08 May 15:02    INFO  [Config Info] Model: RGCN,    Task: node_classification,  Dataset: Dataset("my-nc-dataset-as-nodepred", num_graphs=1, save_path=/home/yhkj/.dgl/my-nc-dataset-as-nodepred)
08 May 15:02    INFO  [NC Specific] Modify the out_dim with num_classes
Traceback (most recent call last):
  File "/hgnn/inference.py", line 21, in <module>
    prediction_res = experiment.run()
  File "/home/yhkj/anaconda3/envs/ssl/lib/python3.8/site-packages/openhgnn/experiment.py", line 105, in run
    flow = build_flow(self.config, trainerflow)
  File "/home/yhkj/anaconda3/envs/ssl/lib/python3.8/site-packages/openhgnn/trainerflow/__init__.py", line 46, in build_flow
    return FLOW_REGISTRY[flow_name](args)
  File "/home/yhkj/anaconda3/envs/ssl/lib/python3.8/site-packages/openhgnn/trainerflow/node_classification.py", line 41, in __init__
    self.model = build_model(self.model).build_model_from_args(self.args, self.hg).to(self.device)
  File "/home/yhkj/anaconda3/envs/ssl/lib/python3.8/site-packages/openhgnn/models/RGCN.py", line 41, in build_model_from_args
    return cls(args.hidden_dim,
  File "/home/yhkj/anaconda3/envs/ssl/lib/python3.8/site-packages/openhgnn/models/RGCN.py", line 73, in __init__
    self.layers.append(RelGraphConvLayer(
  File "/home/yhkj/anaconda3/envs/ssl/lib/python3.8/site-packages/openhgnn/models/RGCN.py", line 167, in __init__
    self.conv = dglnn.HeteroGraphConv({
  File "/home/yhkj/anaconda3/envs/ssl/lib/python3.8/site-packages/dgl/nn/pytorch/hetero.py", line 132, in __init__
    self.mods = nn.ModuleDict(mods)
  File "/home/yhkj/anaconda3/envs/ssl/lib/python3.8/site-packages/torch/nn/modules/container.py", line 322, in __init__
    self.update(modules)
  File "/home/yhkj/anaconda3/envs/ssl/lib/python3.8/site-packages/torch/nn/modules/container.py", line 398, in update
    self[key] = module
  File "/home/yhkj/anaconda3/envs/ssl/lib/python3.8/site-packages/torch/nn/modules/container.py", line 329, in __setitem__
    self.add_module(key, module)
  File "/home/yhkj/anaconda3/envs/ssl/lib/python3.8/site-packages/torch/nn/modules/module.py", line 388, in add_module
    raise KeyError("attribute '{}' already exists".format(name))
KeyError: "attribute 'to' already exists"

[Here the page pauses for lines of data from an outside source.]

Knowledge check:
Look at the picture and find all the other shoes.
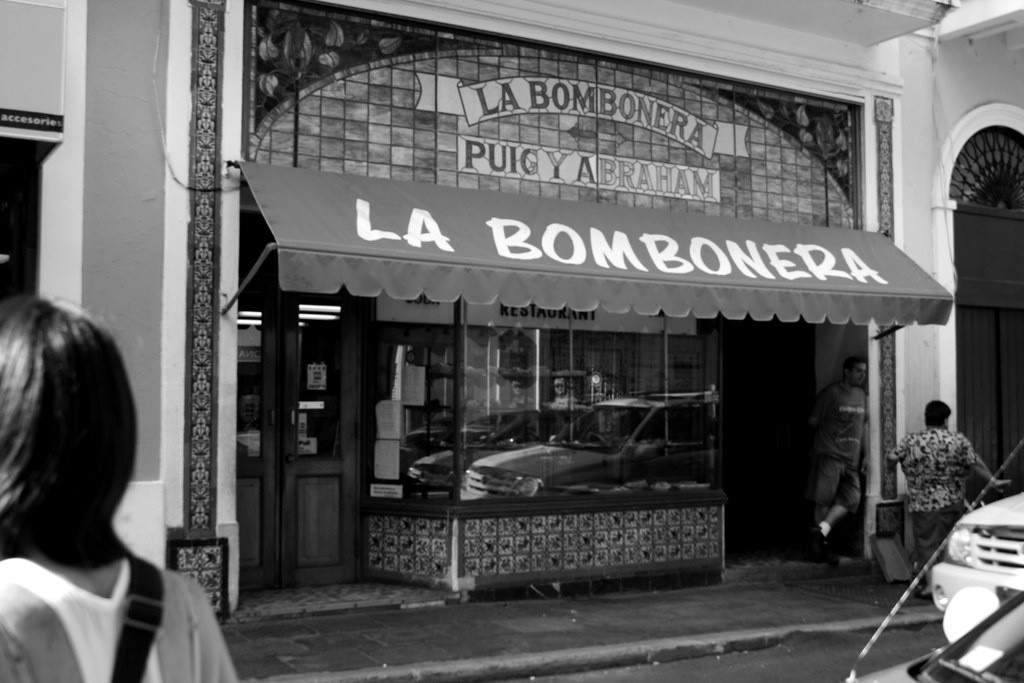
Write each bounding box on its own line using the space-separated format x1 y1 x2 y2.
810 526 841 566
913 570 932 596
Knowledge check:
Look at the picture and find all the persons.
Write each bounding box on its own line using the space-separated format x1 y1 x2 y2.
806 355 869 567
551 378 578 405
886 400 1012 598
0 293 241 683
509 380 534 406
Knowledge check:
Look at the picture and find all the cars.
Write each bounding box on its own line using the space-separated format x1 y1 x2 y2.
850 593 1024 682
932 491 1024 617
402 404 592 499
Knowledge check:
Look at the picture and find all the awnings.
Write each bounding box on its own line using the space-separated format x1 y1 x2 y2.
221 160 953 339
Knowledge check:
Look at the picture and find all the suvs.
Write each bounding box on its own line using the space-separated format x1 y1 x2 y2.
458 390 714 505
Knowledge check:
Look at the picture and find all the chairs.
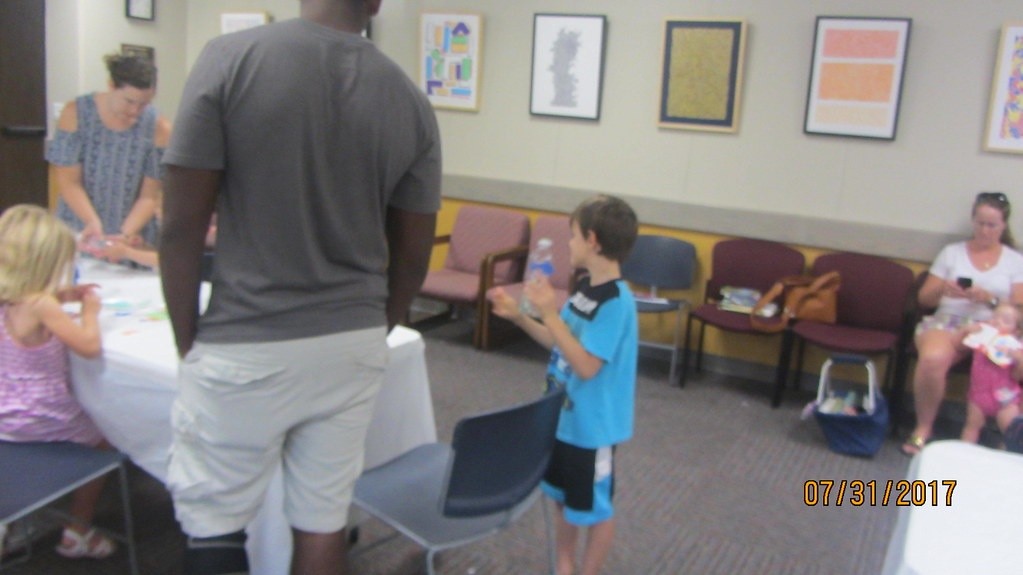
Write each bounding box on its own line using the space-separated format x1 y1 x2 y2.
353 383 573 575
402 207 973 438
0 439 139 575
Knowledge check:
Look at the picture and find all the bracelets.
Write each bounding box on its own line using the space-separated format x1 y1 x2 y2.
988 297 999 309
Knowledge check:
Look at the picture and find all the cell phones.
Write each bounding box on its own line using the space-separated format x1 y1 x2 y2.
958 278 972 290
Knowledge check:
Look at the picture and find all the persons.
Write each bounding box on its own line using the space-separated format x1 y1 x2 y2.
81 210 218 282
903 191 1023 455
45 52 171 271
960 305 1023 444
488 194 638 575
161 0 442 575
0 203 118 561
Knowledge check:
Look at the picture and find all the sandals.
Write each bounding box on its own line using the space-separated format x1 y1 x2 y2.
57 527 118 557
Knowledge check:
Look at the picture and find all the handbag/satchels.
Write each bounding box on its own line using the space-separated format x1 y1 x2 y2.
750 270 842 333
817 353 890 456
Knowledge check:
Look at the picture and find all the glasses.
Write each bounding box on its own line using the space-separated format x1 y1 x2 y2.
978 193 1007 207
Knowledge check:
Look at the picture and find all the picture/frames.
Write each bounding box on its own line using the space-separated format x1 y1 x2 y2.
982 21 1023 154
657 16 746 134
125 0 154 21
529 13 606 120
415 8 484 111
218 8 268 34
803 17 910 140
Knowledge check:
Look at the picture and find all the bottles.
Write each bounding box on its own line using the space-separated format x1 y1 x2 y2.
819 389 858 416
520 239 555 319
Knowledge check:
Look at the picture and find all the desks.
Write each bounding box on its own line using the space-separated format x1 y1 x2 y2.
67 256 437 575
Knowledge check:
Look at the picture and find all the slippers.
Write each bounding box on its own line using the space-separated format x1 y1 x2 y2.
903 431 928 458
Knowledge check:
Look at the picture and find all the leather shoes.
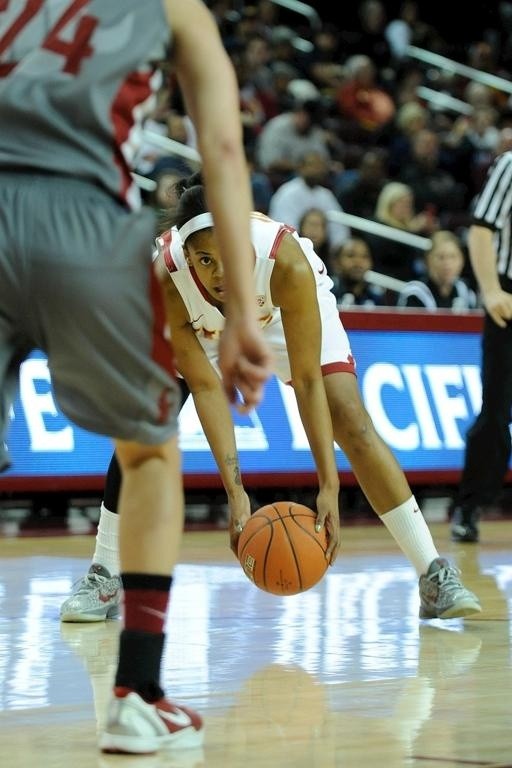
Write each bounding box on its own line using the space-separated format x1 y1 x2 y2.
448 498 480 544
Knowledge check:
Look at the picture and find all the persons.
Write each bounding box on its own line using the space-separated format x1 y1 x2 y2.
58 174 487 628
131 0 512 309
441 152 511 549
1 1 276 753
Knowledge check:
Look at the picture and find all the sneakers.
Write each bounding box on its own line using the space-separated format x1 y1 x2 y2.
58 562 123 623
417 559 483 622
97 683 208 759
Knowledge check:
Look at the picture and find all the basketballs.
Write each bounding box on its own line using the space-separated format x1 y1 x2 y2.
239 500 331 597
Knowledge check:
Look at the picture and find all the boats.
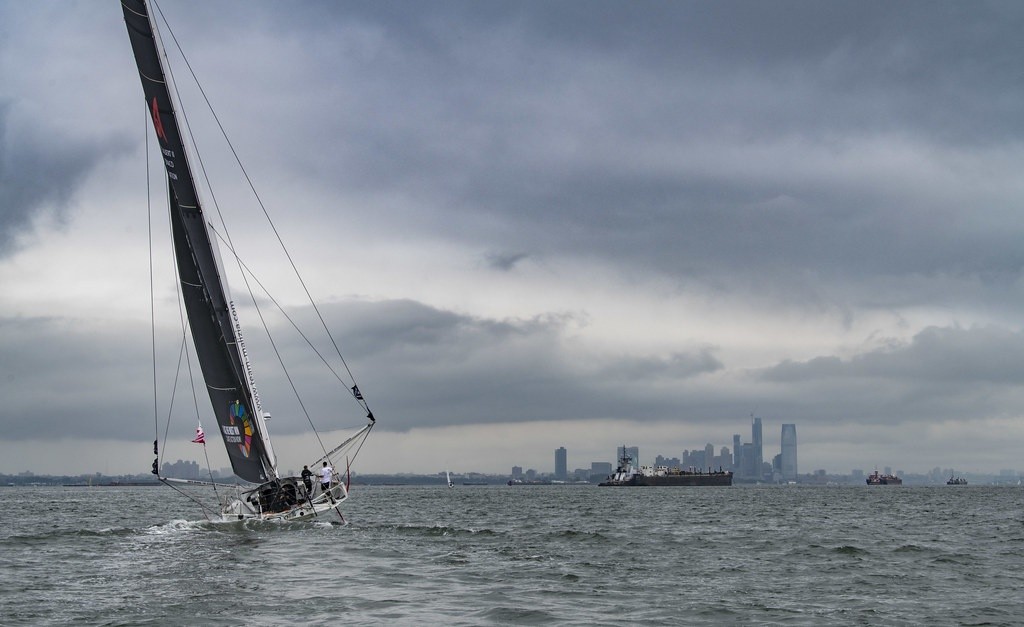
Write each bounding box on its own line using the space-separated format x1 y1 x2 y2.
597 444 734 487
946 475 968 485
865 469 903 486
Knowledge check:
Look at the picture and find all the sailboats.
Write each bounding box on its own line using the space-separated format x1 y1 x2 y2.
119 0 376 530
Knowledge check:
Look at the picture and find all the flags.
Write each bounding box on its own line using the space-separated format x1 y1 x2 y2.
192 429 205 444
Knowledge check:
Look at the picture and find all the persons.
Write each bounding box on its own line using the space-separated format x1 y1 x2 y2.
301 465 313 491
319 461 336 504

Process finished with exit code 1

Hello, dear author! I followed the official example strictly, but returned an error on my own dataset! I would like to know this is the reason. Thank you for your help.

lazishu2000 commented 1 year ago

Thanks for your comment, however, we open issues for our related bugs and discussions. Your problem seems to be irrelevant to OpenHGNN itself, so we're closing it.

Personal advise: The name conflict occurred on line 167, where self. conv=dglnn. HeteroGraphConv ({}). Before this line of code, the class already defined an attribute called "to". However, in this line of code, there may also be an attribute named "to" in dglnn. HeteroGraphConv(), causing a name conflict.